- [TASK DETAILS] Drop the images. Copy every line below character for character.

- [WORKING DATA]
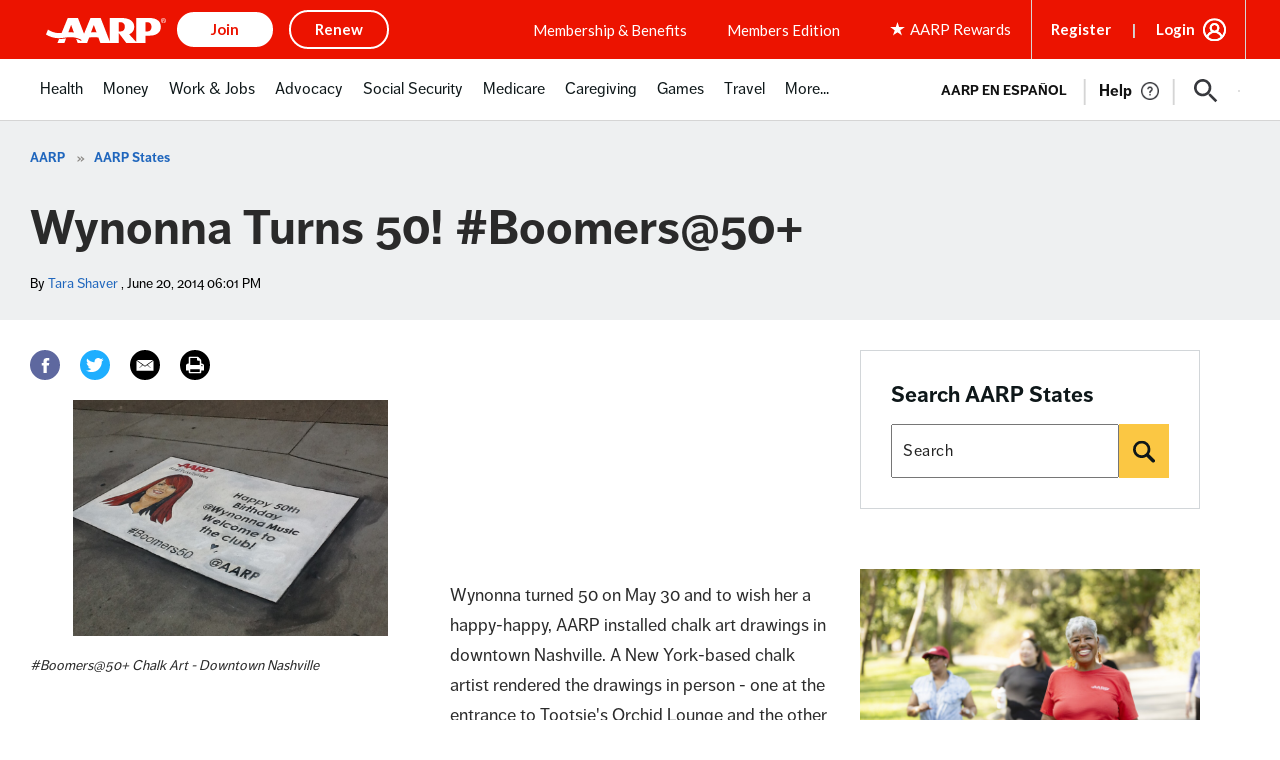

--- FILE ---
content_type: text/html; charset=utf-8
request_url: https://www.google.com/recaptcha/api2/aframe
body_size: 268
content:
<!DOCTYPE HTML><html><head><meta http-equiv="content-type" content="text/html; charset=UTF-8"></head><body><script nonce="J9wm9DRouabZRH1EFpBy-Q">/** Anti-fraud and anti-abuse applications only. See google.com/recaptcha */ try{var clients={'sodar':'https://pagead2.googlesyndication.com/pagead/sodar?'};window.addEventListener("message",function(a){try{if(a.source===window.parent){var b=JSON.parse(a.data);var c=clients[b['id']];if(c){var d=document.createElement('img');d.src=c+b['params']+'&rc='+(localStorage.getItem("rc::a")?sessionStorage.getItem("rc::b"):"");window.document.body.appendChild(d);sessionStorage.setItem("rc::e",parseInt(sessionStorage.getItem("rc::e")||0)+1);localStorage.setItem("rc::h",'1769078037614');}}}catch(b){}});window.parent.postMessage("_grecaptcha_ready", "*");}catch(b){}</script></body></html>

- [RESPONSE]
--- FILE ---
content_type: text/html; charset=utf-8
request_url: https://www.google.com/recaptcha/api2/aframe
body_size: 268
content:
<!DOCTYPE HTML><html><head><meta http-equiv="content-type" content="text/html; charset=UTF-8"></head><body><script nonce="J9wm9DRouabZRH1EFpBy-Q">/** Anti-fraud and anti-abuse applications only. See google.com/recaptcha */ try{var clients={'sodar':'https://pagead2.googlesyndication.com/pagead/sodar?'};window.addEventListener("message",function(a){try{if(a.source===window.parent){var b=JSON.parse(a.data);var c=clients[b['id']];if(c){var d=document.createElement('img');d.src=c+b['params']+'&rc='+(localStorage.getItem("rc::a")?sessionStorage.getItem("rc::b"):"");window.document.body.appendChild(d);sessionStorage.setItem("rc::e",parseInt(sessionStorage.getItem("rc::e")||0)+1);localStorage.setItem("rc::h",'1769078037614');}}}catch(b){}});window.parent.postMessage("_grecaptcha_ready", "*");}catch(b){}</script></body></html>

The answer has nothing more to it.